Asterix conferencing call potential


#1

I’m trying to assess the competitive threat that Asterix might represent to conventional corporate conference call services. To the extent any one has any views on Asterix’s conferencing abilities versus traditional hardware based conferencing bridges or more general thoughts on the potential ability for an all VoIP, software based conferencing service to displace traditional conference calls it would be very helpful.

My initially research suggests that it is unlikely that corporate conference callers transition to VoIP conference calls on a software bridge in the shorter because of the a) lack of security b) inconsistent quality of the calls and c) the limited amount of options available on the bridges (i.e. call management abilities, etc).

Any and all thoughts would be helpful and interesting.


#2

it took about 15 minutes to for us to pull the plug on our old conferencing solution

you mentioned :
[size=75]My initially research suggests that it is unlikely that corporate conference callers transition to VoIP conference calls on a software bridge in the shorter because of the a) lack of security b) inconsistent quality of the calls and c) the limited amount of options available on the bridges (i.e. call management abilities, etc). [/size]

a) its as secure as you make it - what we have been able to do with asterisk is leaps and bounds ahead of where we were from a security perspective

b) again , its as good as the people who set it up … we have no issues with voice quailty - we are running a dell 2650 with a te411p ( i think thats the right model ) with 3 t1’s currently … one ties to the legacy definity ,another is a local PRI , and the third is a long distance circuit … we will be filling the last port with a link to another box to offload some processing; along with that we have taken the steps to insure voice quaility on the lan with QOS and a VLAN ( 802.11q tagging )

c) and finally i dont know who you sampled before but we have had the exact opposite experience


#3

I have to echo the previous poster

Yes VoIP can have quality problem Especially when dealing with the internet, but in most cases this can be compensated for with QoS (what happens in the wild tho is beyond anyones control)

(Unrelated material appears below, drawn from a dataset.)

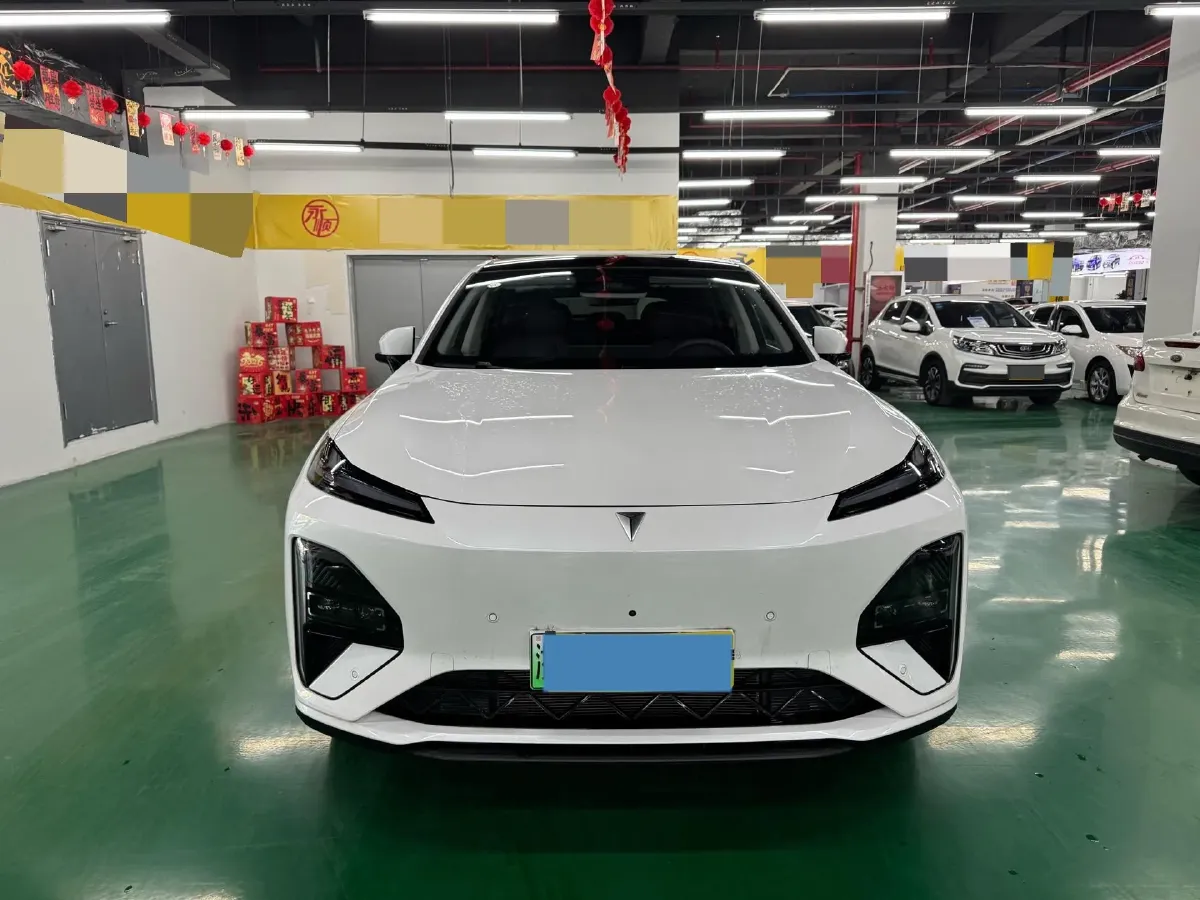 2026 Deepal S07 REEV 98HP REEV,autocango,china used car exporter,china ev exporter,chinese used car exporter,chinese used ev exporter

As the PSTN continues to convert to IP based networks (which is well underway especially on long haul) we will see that QoS get better.

In the interum, using the proper connection technologies with a little software expertise and the strengths of asterisk you can built a very robust, secure, and reliable conferencing server that can scale quite well.

If you are wondering is “Corporate America” dpeloying this technology? Fortune 100 probably not they like the status quo. SME markets are definatly deploying Asterisk for this. Dollar for Dollar/Euro for Euro, Cost and maintenance alone make asterisk a pretty sane solution.